Reconnaître la contribution extraordinaire
des chargées et chargés de cours
Mémoire soumis au ministère des Finances
Consultations prébudgétaires
Février 2021
Le Syndicat des chargées et chargés de cours de l’UQO (SCCC-UQO) a été fondé en 1992 et a été accrédité en 1993. Il est affilié à la Fédération nationale des enseignantes et enseignants du Québec (FNEEQ) et à la Confédération des syndicats nationaux (CSN). Avec près de 700 membres, il est le syndicat le plus représentatif de l’UQO. En plus d’offrir près de 70 % des cours de premier cycle, les personnes chargées de cours offrent près de 30 % des cours de deuxième cycle et 10 % des cours de troisième cycle. Le tiers des membres du SCCC-UQO enseigne au campus de Saint-Jérôme.

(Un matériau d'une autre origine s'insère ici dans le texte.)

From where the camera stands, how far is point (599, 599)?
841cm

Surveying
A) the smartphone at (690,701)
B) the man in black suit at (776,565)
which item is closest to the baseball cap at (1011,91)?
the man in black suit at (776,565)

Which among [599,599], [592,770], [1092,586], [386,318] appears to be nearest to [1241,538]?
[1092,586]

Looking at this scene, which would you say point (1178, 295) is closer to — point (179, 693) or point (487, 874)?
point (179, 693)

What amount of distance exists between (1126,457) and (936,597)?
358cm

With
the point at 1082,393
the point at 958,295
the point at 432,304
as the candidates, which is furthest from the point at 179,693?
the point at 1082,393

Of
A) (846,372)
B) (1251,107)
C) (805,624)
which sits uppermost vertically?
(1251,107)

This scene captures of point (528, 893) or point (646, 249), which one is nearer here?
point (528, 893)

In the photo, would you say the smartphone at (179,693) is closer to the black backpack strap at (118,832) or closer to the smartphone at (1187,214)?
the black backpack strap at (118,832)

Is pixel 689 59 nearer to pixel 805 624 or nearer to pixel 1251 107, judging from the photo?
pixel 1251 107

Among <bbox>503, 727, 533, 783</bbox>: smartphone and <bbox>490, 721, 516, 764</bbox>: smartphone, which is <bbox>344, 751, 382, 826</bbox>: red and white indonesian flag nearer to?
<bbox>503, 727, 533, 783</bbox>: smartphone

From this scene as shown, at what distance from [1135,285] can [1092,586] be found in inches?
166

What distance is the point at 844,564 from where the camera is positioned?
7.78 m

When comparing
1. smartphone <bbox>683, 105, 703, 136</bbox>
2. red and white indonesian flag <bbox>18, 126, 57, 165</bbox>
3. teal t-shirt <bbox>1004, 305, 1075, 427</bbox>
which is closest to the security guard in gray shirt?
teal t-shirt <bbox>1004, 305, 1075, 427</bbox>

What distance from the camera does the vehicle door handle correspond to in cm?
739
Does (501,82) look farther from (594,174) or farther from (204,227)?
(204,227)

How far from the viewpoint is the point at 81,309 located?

Dans un contexte de pandémie, le SCCC-UQO aimerait profiter des consultations prébudgétaires pour conscientiser le gouvernement du Québec sur l’importance de placer les ressources enseignantes au centre de sa stratégie en enseignement supérieur. Depuis presque un an, les chargées et chargés de cours portent à bouts de bras la continuité du service public. Les ressources enseignantes ont consacré beaucoup de temps pour adapter leurs cours sans reconnaissance de l’UQO. Sans leur détermination, les étudiantes et les étudiants n’auraient pas pu poursuivre leurs études.
Un manque de reconnaissance
Les personnes chargées de cours sont rémunérées à forfait. Elles n’ont pas la possibilité de compenser le surcroît de tâches ailleurs. Par exemple, une professeure ou un professeur d’université est rémunéré pour l’enseignement, la recherche, des tâches administratives et des services à la collectivité. Ainsi, par vases communicants, ils peuvent réduire certaines tâches afin de compenser partiellement le temps consacré à l’adaptation des cours en mode non présentiel. Tel n’est pas le cas des personnes chargées de cours qui ne sont rémunérées que pour les tâches d’enseignement, sans tenir compte du temps de préparation.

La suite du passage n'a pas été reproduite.